The past two decades have seen considerable advances in genetic testing, such that scientists are now able to obtain far more genetic information, more quickly and more accurately. The tests that allow them to do this are collectively known as “Genomic tests”. Again, these can take a variety of forms. Whereas FISH testing can identify broad chromosomal changes, a genomic test called microarray testing can provide a view of the whole genome at a much higher resolution, increasing the rate of detection of chromosomal abnormalities and permitting the detection of combinations of genetic changes, better informing disease diagnosis and prognosis, or guiding treatment decisions.

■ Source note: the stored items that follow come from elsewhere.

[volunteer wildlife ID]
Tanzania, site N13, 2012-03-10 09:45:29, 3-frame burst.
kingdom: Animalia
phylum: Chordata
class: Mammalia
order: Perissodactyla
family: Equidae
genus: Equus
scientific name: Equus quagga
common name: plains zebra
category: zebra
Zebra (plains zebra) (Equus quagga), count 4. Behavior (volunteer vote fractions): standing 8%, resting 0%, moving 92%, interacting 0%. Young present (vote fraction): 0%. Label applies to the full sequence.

Next generation sequencing (NGS) technologies also exist which improve on Sanger sequencing by permitting the simultaneous analysis of all coding sequences of genes. NGS technologies can take several different forms. If the whole genome is sequenced, including exons (protein-coding sequences) and introns (non protein-coding sequences), this is called whole-genome sequencing (WGS). If only exons are sequenced, this is whole-exome sequencing (WES). Some NGS approaches can result in clinically relevant mutations being missed, which has led to the development of a third variation: targeted NGS. This is a reduced form version of NGS in which a selected panel of genes (a targeted sequencing panel) known to be involved in a particular disease are sequenced in greater depth to minimise this error rate. NGS technologies are still relatively expensive (as of late 2016), but costs are falling all the time, and the different forms of NGS (in particular WGS) will eventually become the ‘workhorse’ genomic test, rendering genetic tests and less informative genomic tests such as microarray testing redundant.
So, broadly speaking, genomic technologies are tests such as microarray testing and the various applications of NGS, which, compared to commonly used genetic tests, provide a greater quantity of better quality genetic information, with the potential to enable improved disease stratification and individually tailored therapies. With these improvements to clinical practice come new challenges for health economists conducting economic evaluations of these technologies, and it is these challenges that are the focus of this blog.